→ Task requirements: According to the text below on the 2024 UK Corporate Governance Code, when does the new Provision 29 requirement for a board declaration on the effectiveness of material controls come into force?

Following extensive consultation, the Financial Reporting Council (FRC) published an updated version of the UK Corporate Governance Code (the 2024 Code), alongside updated guidance, in January 2024. Despite proposals to the contrary, the final changes are minimal, with the FRC having prioritised revisions to internal controls and risk management frameworks. 

Effective date

Applicable to all UK premium listed companies, the 2024 Code takes effect from 1 January 2025. However, the more significant change – a new requirement under Provision 29 for a declaration of effectiveness by the board in relation to material controls – does not come into force until 1 January 2026. Until then, the existing Provision 29 of the UK Corporate Governance Code 2018 applies. 

‘Comply or explain’ remains

The FRC has reiterated that the principles-based, ‘comply or explain’ nature of the Code remains. This approach recognises that there is no one-size-fits-all approach for companies reporting on their governance. While there may be instances where strict adherence with the Code’s provisions may not be the right approach for a company, explanations for any departures from the Code need to be clear, logical and well justified in the circumstances.

Most proposals dropped 

As signalled in its November 2023 policy statement, the FRC did not take forward many of the earlier proposals for revisions to the Code, including those relating to:

  • the role of audit committees on environmental, social, governance (ESG) and sustainability issues;
  • diversity and inclusion expectations;
  • over-boarding; and 
  • expectations around audit committee chairs’ engagement with shareholders. 

With reporting requirements developing at a rapid rate and via a range of different regulators and standards, the FRC concluded the Code was not the right place to be prescriptive on ESG and culture matters. Instead, the minimal changes reflected the FRC’s desire to focus on streamlining provisions and avoid duplication – an approach ICAEW thinks is sensible.

The main change 

Section 4 of the Code considers audit, risk and internal control. In the 2024 Code, Principle O has been amended to make the board responsible not only for establishing, but also for maintaining the effectiveness of, the risk management and internal control frameworks. While provision 29 already requires that boards monitor, review and report on all material controls (including financial, operational and compliance controls), the 2024 Code now asks that the board makes a declaration on the effectiveness of these controls as at the balance sheet date in annual reports. Furthermore, the 2024 Code extends these controls to include reporting controls, including around narrative reporting and sustainability. This represents a small but significant extension to director responsibilities.


The new Provision 29 reads

The board should monitor the company’s risk management and internal control framework and, at least annually, carry out a review of its effectiveness. The monitoring and review should cover all material controls, including financial, operational, reporting and compliance controls. The board should provide in the annual report: 

•  A description of how the board has monitored and reviewed the effectiveness of the framework; 
•  A declaration of effectiveness of the material controls as at the balance sheet date; and 
•  A description of any material controls which have not operated effectively as at the balance sheet date, the action taken, or proposed, to improve them and any action taken to address previously reported issues.

The FRC’s intention with the amended provision is to empower boards to ask the right questions at the right time, but in a way that is proportionate and minimises reporting requirements on businesses. This is important to ensure the UK remains an internationally competitive and attractive place in which to invest and do business. By requiring the declaration of effectiveness to be as at the balance sheet date, it should be less onerous for companies than ‘continuous monitoring’ throughout the financial year and should also allow time for issues to be remedied.

→ Provided material:
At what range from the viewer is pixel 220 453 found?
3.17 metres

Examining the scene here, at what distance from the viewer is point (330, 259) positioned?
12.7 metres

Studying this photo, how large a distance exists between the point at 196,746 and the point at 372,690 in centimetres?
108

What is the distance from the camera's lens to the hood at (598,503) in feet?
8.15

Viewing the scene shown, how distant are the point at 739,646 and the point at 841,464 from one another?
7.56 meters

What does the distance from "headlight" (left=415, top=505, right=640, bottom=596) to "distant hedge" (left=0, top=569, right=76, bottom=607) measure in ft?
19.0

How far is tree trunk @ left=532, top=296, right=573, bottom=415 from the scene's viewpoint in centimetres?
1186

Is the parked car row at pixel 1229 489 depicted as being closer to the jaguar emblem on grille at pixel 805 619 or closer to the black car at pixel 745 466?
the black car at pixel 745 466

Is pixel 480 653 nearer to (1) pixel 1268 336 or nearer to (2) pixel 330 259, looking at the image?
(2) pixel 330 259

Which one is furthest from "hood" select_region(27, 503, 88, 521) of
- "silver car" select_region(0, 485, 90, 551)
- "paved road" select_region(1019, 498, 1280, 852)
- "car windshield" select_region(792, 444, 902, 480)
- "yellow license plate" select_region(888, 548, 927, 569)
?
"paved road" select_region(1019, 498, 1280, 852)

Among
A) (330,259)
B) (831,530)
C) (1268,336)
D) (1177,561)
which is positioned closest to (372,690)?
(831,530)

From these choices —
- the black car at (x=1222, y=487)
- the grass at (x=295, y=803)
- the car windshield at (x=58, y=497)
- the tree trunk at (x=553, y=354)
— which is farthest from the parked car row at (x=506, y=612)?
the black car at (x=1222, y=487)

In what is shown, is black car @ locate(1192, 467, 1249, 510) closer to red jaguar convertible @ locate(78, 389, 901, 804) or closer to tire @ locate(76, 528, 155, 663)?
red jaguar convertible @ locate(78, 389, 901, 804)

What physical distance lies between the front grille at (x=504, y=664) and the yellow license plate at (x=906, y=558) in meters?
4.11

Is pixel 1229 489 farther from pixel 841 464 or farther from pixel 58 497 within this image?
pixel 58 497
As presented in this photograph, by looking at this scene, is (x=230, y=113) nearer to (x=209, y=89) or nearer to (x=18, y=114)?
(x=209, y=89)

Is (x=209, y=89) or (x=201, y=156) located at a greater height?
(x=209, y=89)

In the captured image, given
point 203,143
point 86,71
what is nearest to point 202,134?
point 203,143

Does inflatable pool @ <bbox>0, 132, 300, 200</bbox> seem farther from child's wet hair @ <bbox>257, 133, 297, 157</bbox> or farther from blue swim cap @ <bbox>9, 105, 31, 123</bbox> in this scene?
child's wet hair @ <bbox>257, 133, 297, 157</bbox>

→ Full response: 1 January 2026.